A part quelques espèces qui se sont fait belles aux yeux des passants, très peu de personne ont entendu parler des messicoles. Pourtant, en vous montrant quelques photos, vous allez vous dire : ah mais oui, je la connais cette plante !! Alors regardez-les, et découvrez ou redécouvrez leurs rôles et leurs intérêts et participez à leur préservation.

 

D’abord, c’est quoi une messicole ?

« Messicole » est un terme récemment proposé par les écologues. Evoluant dans les milieux cultivés, elles ont été longtemps négligées par les botanistes, mais toujours combattues par les agriculteurs. D’ailleurs, le terme le plus couramment employé par l’agriculteur, le jardinier ou le technicien pour désigner les espèces de la flore sauvage infiltrées dans les espaces cultivés est celui de « mauvaise herbe, plante adventice ou encore plante nuisible ». Très souvent, une plante découverte là où on ne l’a pas voulu est considérée comme indésirable. Et pourtant……

Messicole vient du latin messis = moisson, associé au suffixe –cole du latin colere = habiter ; une plante messicole est donc une habitante des moissons. Cet ensemble d'espèces végétales qui ne correspond pas à une famille botanique, se caractérise donc par son habitat particulier ; les champs cultivés.
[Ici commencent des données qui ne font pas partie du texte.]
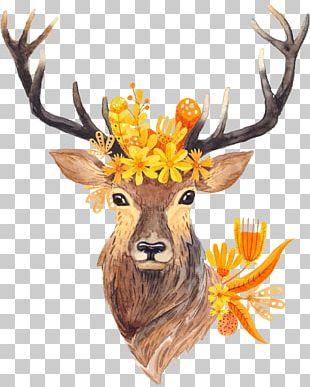 Deer Hunting Antler Deer Horn PNG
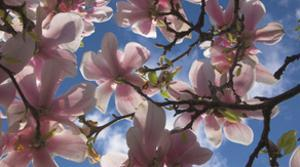 Magnolia flowers by Charles Bowman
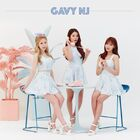 Gavy NJ13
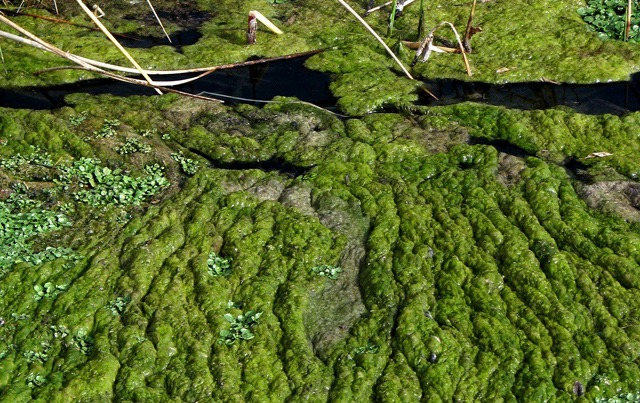 Warm Water Gives Rise to Algae Flows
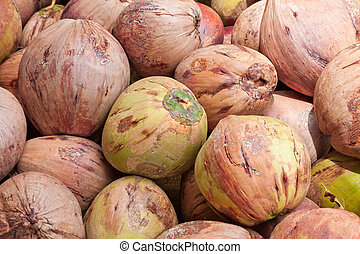 pile of green and brown coconuts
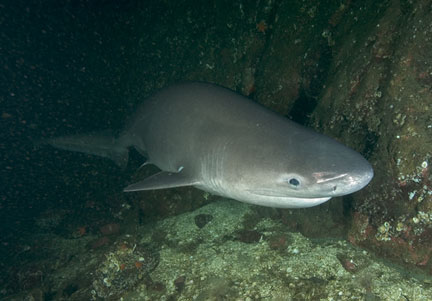 Sixgill Shark in Puget Sound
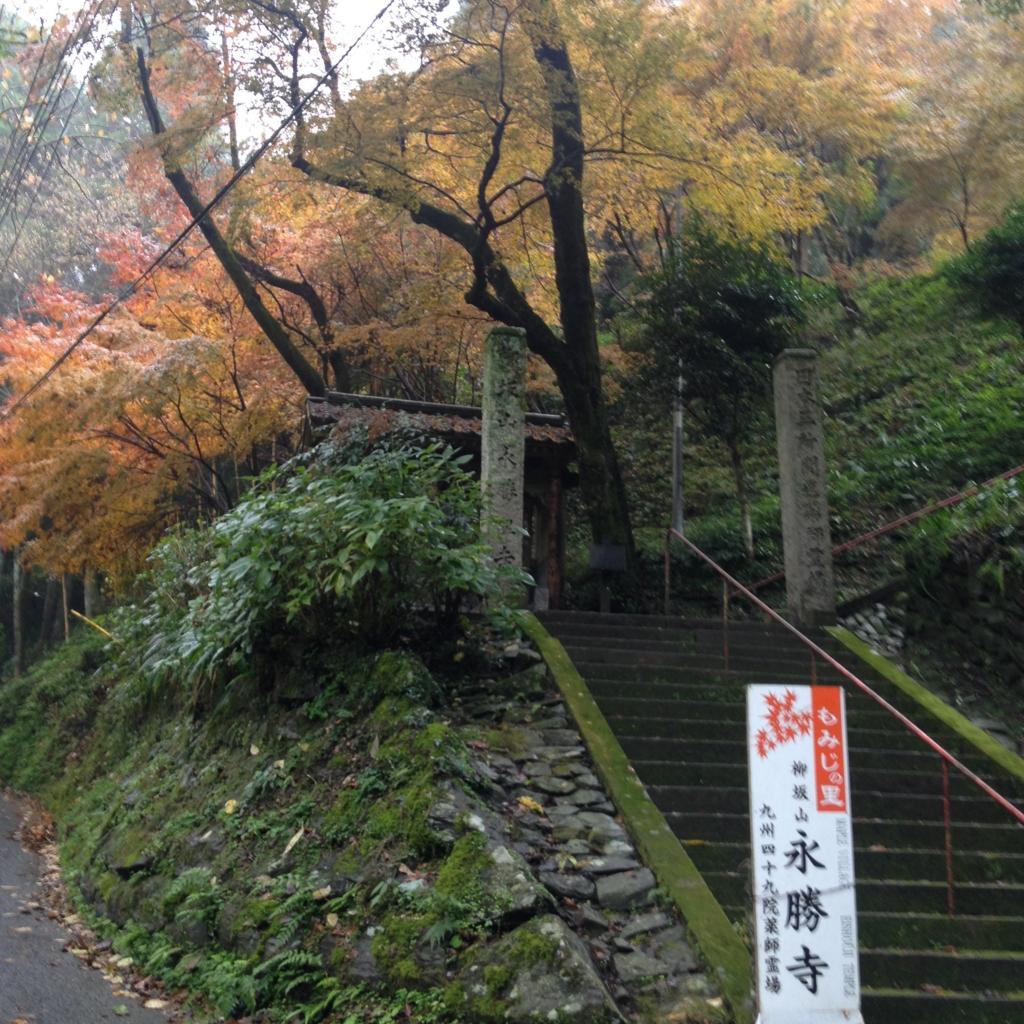 f:id:yamato1111:20161118173257j:plain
Elles font parties des plantes sauvages qui poussent au sein des cultures, sans y avoir été, en général, intentionnellement implantées. Elles naissent et vivent au rythme des pratiques agricoles : leur cycle de vie est en phase avec la culture qui les abrite : une germination à l'automne au moment de l’implantation des céréales, ou en début de printemps pour les plus frileuses, et une fructification abondante avant la moisson. Elles parviennent difficilement à se maintenir dans d’autres conditions, ce qui fait leur particularité au sein du groupe des "adventices".

On observe, chez les messicoles, une dominance des espèces annuelles qui réalisent leur cycle biologique entre le semis et la moisson des céréales d’hiver. Certaines espèces vivaces à bulbes sont maintenant considérées comme messicoles en raison de leur dépendance aux perturbations engendrées par l’activité agricole pour se disperser. La majorité de ces plantes sont calcicoles c’est à dire qu’elles poussent préférentiellement dans les sols calcaires.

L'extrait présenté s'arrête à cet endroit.